COMPITI.
A – Copia dal brano sui fincipit il passaggio da "Si intitolava Il" a "di quella canzone.".
B – Riassumi in due frasi il brano sui fincipit.
C – Scrivi il seguito del brano sui fincipit a partire dall'ultima frase che compare.

TESTO FORNITO.
***
Si intitolava Il libro dei fincipit; il fincipit era una pratica che consisteva nel prendere l’inizio di un libro o di una poesia o di una canzone famosa e nell’immaginare un seguito repentino e disastroso che avrebbe provocato la fine immediata di quell’opera o di quella canzone.
E mi ero seduto lì, sulla scaletta, e avevo letto: «Ei fu. Siccome immobile, pagava l’ICI; Chiamatemi Ismaele. Che a me vede il numero sul cellulare e non risponde; Non so che viso avesse, neppure come si chiamava mi spieghi come facevo a andarlo a prendere in stazione?; C’è una strana espressione nei tuoi occhi:
non ti sarai mica cagato addosso?; Alla fiera dell’Est, per due soldi, un topolino mio padre comprò. Ma io l’avevo già letto; Una rotonda sul mare, è mia sorella che nuota; Respiri piano per non far rumore,
o sei proprio morta?; Tanto gentile e tanto onesta pare,
invece non rilascia mai fattura; Meriggiare pallido ‘a soreta; “Chiamatemi Ismaele”. “Ismaeleeee!”; E se domani io non potessi rivedere te, fissiamo per dopodomani?; Una canzone per te; non te l’aspettavi, eh? Invece, eccola qua: però, ti avviso, fa cagare; Tutti ormai lo chiamavano Don Ciccio. Anche se il suo vero nome era Ismaele; Ho visto le menti migliori della mia generazione e ho pensato “Ah, andiam bene. Ah, andiam proprio bene, andiamo”».
Ero arrivato qui, che mi era suonato il telefono.

[Paolo Onori, Fare pochissimo, Milano, Marcos y Marcos 2017, pp. 212-213]

La partecipazione

venerdì 24 Novembre 2017

Non mi piaceva, la mia collega, Enrica Spadoni in Coltellini.
E non mi piaceva, il quotidiano per cui lavoravamo, Emilia Today (il vostro quotidiano preferito).
***
VOCI SALVATE.
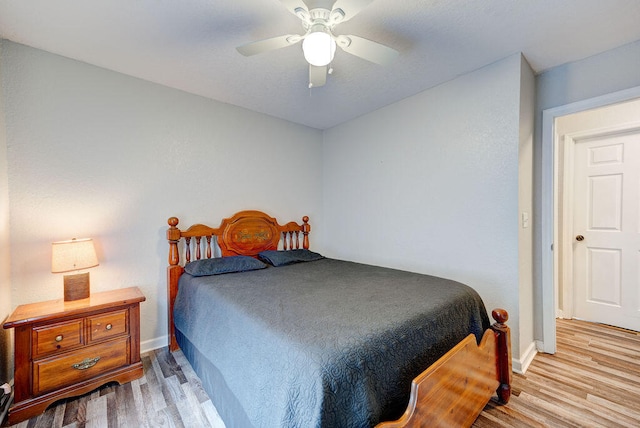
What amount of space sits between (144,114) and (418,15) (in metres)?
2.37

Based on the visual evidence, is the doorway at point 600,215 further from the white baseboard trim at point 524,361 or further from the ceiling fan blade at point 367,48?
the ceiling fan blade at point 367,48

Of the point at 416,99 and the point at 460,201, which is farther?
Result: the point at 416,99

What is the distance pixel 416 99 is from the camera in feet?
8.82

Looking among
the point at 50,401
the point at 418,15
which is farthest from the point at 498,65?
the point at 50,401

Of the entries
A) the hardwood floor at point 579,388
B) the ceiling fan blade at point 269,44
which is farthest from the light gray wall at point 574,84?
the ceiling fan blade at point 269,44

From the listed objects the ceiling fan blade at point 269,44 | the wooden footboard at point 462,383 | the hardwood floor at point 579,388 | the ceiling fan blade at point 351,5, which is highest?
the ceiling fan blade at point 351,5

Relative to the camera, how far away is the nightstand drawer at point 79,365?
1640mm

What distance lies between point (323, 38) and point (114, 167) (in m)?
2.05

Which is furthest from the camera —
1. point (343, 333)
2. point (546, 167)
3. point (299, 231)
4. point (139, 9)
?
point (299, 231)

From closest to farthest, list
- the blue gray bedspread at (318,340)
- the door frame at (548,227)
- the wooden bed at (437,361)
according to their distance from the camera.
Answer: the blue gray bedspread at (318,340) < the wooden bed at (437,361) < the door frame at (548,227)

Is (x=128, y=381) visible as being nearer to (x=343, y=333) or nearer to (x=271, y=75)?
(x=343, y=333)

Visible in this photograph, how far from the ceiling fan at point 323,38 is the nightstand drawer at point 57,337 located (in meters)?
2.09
***
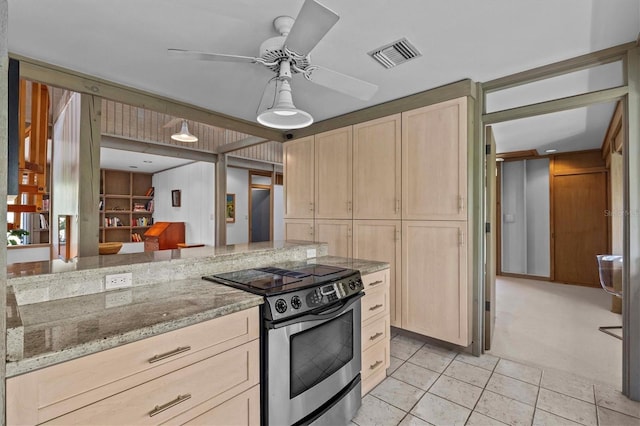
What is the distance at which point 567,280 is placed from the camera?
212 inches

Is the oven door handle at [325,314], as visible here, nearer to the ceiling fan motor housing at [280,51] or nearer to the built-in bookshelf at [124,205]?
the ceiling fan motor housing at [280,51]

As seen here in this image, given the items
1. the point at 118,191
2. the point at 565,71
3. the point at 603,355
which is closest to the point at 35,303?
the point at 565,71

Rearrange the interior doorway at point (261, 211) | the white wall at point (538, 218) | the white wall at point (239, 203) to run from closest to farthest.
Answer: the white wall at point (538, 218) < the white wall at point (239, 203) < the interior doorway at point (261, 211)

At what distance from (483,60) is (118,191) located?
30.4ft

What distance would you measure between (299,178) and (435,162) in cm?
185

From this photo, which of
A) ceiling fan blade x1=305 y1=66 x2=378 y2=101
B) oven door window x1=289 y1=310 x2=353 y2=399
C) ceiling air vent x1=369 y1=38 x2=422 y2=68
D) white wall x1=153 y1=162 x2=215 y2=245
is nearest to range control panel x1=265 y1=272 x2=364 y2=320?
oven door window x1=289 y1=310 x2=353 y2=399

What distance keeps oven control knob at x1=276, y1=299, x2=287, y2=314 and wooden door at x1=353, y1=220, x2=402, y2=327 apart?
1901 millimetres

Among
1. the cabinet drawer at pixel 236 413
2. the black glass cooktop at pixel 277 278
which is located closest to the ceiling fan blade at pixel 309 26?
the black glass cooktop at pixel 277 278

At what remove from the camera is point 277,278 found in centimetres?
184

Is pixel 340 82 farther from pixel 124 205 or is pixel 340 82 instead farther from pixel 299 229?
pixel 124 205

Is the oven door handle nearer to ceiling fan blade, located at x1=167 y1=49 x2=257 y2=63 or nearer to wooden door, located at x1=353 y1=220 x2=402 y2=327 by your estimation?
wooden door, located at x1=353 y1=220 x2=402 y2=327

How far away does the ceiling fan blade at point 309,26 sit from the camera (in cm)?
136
***
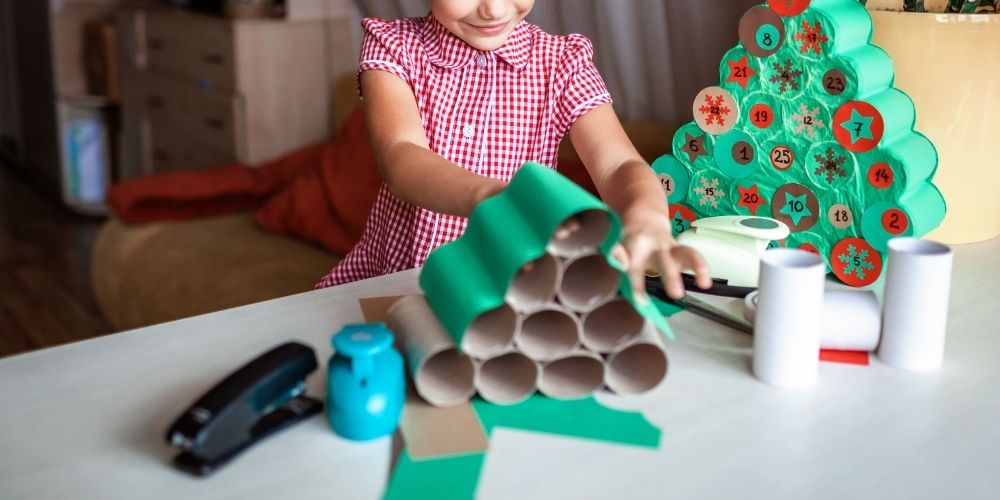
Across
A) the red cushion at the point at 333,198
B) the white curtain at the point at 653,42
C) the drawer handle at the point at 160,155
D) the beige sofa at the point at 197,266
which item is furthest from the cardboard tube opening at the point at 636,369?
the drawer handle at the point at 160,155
***
RISPOSTE PER COMPITO.
A –
Si intitolava Il libro dei fincipit; il fincipit era una pratica che consisteva nel prendere l’inizio di un libro o di una poesia o di una canzone famosa e nell’immaginare un seguito repentino e disastroso che avrebbe provocato la fine immediata di quell’opera o di quella canzone.

B – Chi racconta, seduto sulla scaletta, legge Il libro dei fincipit, dove l'inizio di un'opera famosa è seguito da un seguito improvviso e disastroso, e ne riporta diversi esempi finché non suona il telefono. Nella parte intitolata «La partecipazione» dichiara di non apprezzare né la collega Enrica Spadoni in Coltellini né il quotidiano per cui lavoravano, Emilia Today.

C –
E non mi piaceva, la televisione alla quale collaboravamo, Emilia Together (la vostra televisione preferita).
E non mi piaceva, il mio mestiere, chissà perché lo facevo.
Ogni tanto dovevo scrivere delle cose, non so, una volta mi avevano chiesto di dire che cos’era la partecipazione, e io, la mia prima reazione era stata «Cosa vuoi che sappia io della partecipazione?».
Poi, ero in cucina, nella mia casa, non nella casa di Nilde, NELLA MIA CASA, e mi era venuto da pensare a una cosa che mi succedeva tutti gli anni a un festival di letteratura slava, in Cecoslovacchia quando mi invitavano ai festival di letteratura slava, tanto tempo prima, che c’era una piazza, centinaia di persone che, mossi dalla voce di qualcuno che era in piedi su un palco, cominciavano a respirare insieme, come se fossero un’unica bestia.
E io, che ero lì con loro, non ero più io, ero una parte di quella bestia.
Non so cos’era, aveva qualcosa, è difficile usare la parola magia, nel nostro secolo così poco avventuroso, ma era una specie di magia.
Mi succede ancora con mia figlia e con Nilde: son dei momenti, ce ne son tre o quattro all’anno, chissà cosa succede, chissà cos’è che li scatena, ma noi, in quei momenti lì, non siamo più tre, siamo un’unica bestia, e è una cosa, non so come dire, commovente, avevo pensato lì in piedi, nel bianco della mia cucina, più che in piedi in punta, di piedi, trattenendo il fiato, era stato un pensiero che era si sviluppato dall’inizio alla fine e intanto che lo pensavo io non mi vedevo ma se mi fossi guardato, probabilmente avrei visto che ero in punta di piedi e che tenevo le labbra come a pronunciare una u, come se fossi un barista.

[Paolo Onori, Fare pochissimo, Milano, Marcos y Marcos 2017, pp. 31-32]

Pàpa

mercoledì 22 Novembre 2017

Io, devo confessare, quando ero piccolo, fino a quando non avevo compiuto ventisette anni, io non ci avevo mai pensato, di fare una bambina.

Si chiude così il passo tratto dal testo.